Sahnelerdeki aktifliği ve müziklerinin giderek daha eşlik edilebilir hâle gelmesinden mütevellit, “Memorial”da bu yollardan ilkine daha yakın durduklarını ancak bunu da son derece iyi şekilde yaptıklarını düşünüyorum. SOEN akılda kalıcı rifler, melodiler ve en önemlisi nakaratlar yazan bir grup. Bunu olayın metal tarafını da boşlamadan yapıyor oluşları, vurucu nakaratları basit ama etkili düzenlemelerle desteklemeleri grubun çok da zorlanmadan seri şekilde yeni albümler yayınlayabilmesinin önünü açıyor. Bunu sömürme yoluna gideceklerini ve 2 senede bir %70 oranında aynı albümler çıkaracaklarını sanmıyor, en azından umuyorum.
Bu yıl en çok dinlediğim şarkılardan biri olan “Unbreakable”ı ilk kez duymamla birlikte beklentimin çok yükseldiği “Memorial”da çok güçlü nakaratı olan, dinleyicileri konser salonlarına çekecek pek çok şarkı var.
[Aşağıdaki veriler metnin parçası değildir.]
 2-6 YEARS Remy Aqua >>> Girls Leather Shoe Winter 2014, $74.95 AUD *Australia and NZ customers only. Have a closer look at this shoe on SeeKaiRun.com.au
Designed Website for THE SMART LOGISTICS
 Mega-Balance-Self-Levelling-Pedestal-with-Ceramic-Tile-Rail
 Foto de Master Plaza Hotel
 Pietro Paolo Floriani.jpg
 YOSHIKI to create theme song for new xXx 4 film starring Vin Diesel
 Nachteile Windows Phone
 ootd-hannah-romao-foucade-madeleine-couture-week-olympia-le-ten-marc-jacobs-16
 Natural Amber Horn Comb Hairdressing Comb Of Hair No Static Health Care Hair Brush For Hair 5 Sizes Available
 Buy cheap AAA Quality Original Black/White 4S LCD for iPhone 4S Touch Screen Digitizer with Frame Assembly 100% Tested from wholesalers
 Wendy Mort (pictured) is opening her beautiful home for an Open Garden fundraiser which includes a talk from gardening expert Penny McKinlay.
Adamlar kırılganlık ile sertliği, groove ile duyguyu tam kıvamında harmanlıyorlar ve bahsettiğim nakaratlar da eklenince, SOEN piyasadaki “bu kadar rahat dinlenip de bu kadar keyif alınan” ender gruplardan birine dönüşüyor. Normal şartlarda bir grup sadece nakarata abanıp piyasaya oynadığında bunu hissederiz. Hissederiz ve “aga yapmayın” falan deriz. SOEN bir yandan kendi periferisi içerisinde olabilecek en makul yollarda piyasaya oynarken bir yandan bunu gayet arkasında durulur biçimde yapıyor.
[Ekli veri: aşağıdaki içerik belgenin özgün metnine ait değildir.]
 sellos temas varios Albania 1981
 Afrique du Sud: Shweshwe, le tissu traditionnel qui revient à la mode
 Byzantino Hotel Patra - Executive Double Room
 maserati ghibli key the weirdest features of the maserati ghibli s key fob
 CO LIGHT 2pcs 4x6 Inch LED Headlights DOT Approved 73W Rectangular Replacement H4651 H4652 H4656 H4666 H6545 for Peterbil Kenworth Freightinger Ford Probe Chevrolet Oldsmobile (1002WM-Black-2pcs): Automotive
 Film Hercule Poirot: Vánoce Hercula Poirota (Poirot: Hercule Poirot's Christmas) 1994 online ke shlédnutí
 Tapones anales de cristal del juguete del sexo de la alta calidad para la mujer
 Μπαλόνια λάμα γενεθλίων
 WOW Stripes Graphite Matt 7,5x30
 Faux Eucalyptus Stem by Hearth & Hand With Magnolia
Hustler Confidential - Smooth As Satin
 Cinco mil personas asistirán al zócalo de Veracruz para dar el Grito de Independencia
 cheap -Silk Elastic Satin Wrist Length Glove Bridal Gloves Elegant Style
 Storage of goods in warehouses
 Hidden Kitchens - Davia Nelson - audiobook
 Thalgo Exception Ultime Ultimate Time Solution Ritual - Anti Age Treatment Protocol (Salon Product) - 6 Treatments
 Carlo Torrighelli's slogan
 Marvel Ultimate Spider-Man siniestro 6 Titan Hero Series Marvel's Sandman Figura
Bundan kastım şu: SOEN müziğinde nakaratlara bilhassa önem verdiğini ve kompakt, lineer şarkılar yaptığını açık açık gösterse de bunu rahatsız edici bir üslupla yapmıyor. Adamları dinlerken şarkıları su gibi akıyor, dinleyiciye kötü sürprizler sunmuyor ve bu sayede olay hep keyifli bir düzlemde kalıyor. Zaten 20 yılı ve 6 albümü geride bırakan bir gruptan bahsettiğimizden istedikleri her şeyi yapabilirler, istedikleri yola sapabilirler. E bir de müzikal olarak zevk sahibi ve zeki bireylerden kurulu olduklarını belli eden fikirler sununca, SOEN müziğini dinlemek genel olarak her açıdan zevkli ve keyifli oluyor. Belki kendilerini tekrarladıkları, son birkaç albümdür kolaya kaçtıkları da düşünülebilir ancak kendi adıma gidişattan memnunum. Albümle ilgili tek şikâyetim son iki şarkı olan “Icon” ve “Vitals”a hiç lüzum olmadığı yönünde. Keşke albüm “Tragedian”la sona erseydi, daha sağlam bitseydi.
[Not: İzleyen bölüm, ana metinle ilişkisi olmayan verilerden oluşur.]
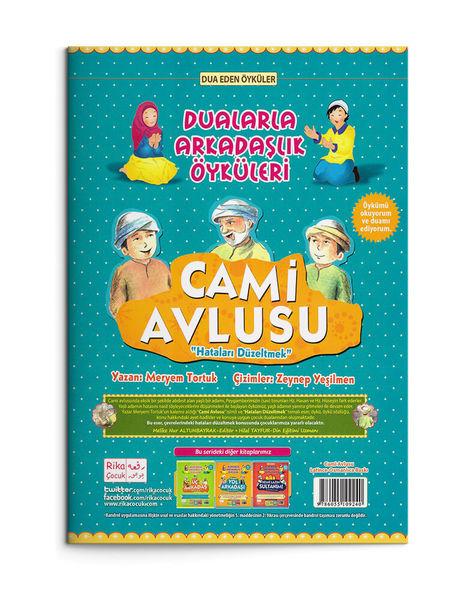 Cami Avlusu (Osmanlıca-Latince)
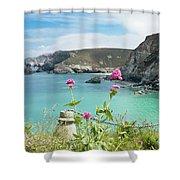 The North Cornwall Coast Shower Curtain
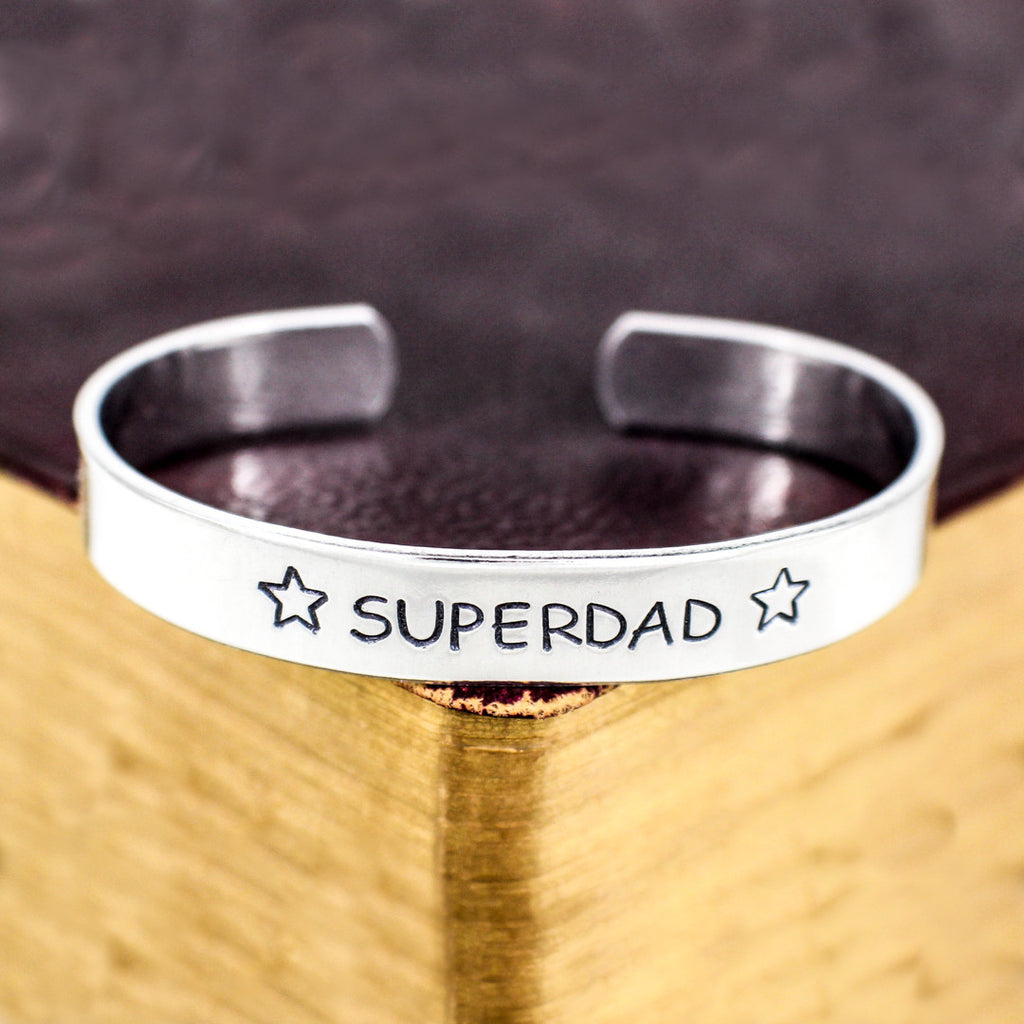Super Dad Bracelet - Father's Day - Gift for Dads - Aluminum Cuff Bracelet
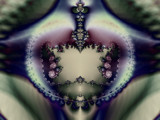 Sexy Little Thing by Joanie, abstract->fractal gallery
Belki artık “Lucidity” gibi yüreklere saplanan, yıllarca unutulmayacak başyapıtlar yazmak yerine daha rafine ve anında hazmedilir şarkılar yazıyorlar, ancak bunu da gayet iyi yapıyorlar. SOEN iyi şarkı yazmayı biliyor, bu şarkılarla kitlesini genişletmeyi başarıyor ve bunu da bu kitlenin genelinin takdirini, icazetini alarak yapıyor. Çoğunluk memnun olduğuna göre daha da bir şey konuşmaya gerek yok.
Bu albümün sitede Cognitive ile aynı puanı alması aşırı dengesiz olmuş. Cognitive’in bokunu yesin yani buradaki şarkılar. Hele Lykaia, Tellurian, Lotus gibi albümlerle kıyaslanması komik olacak bir albüm.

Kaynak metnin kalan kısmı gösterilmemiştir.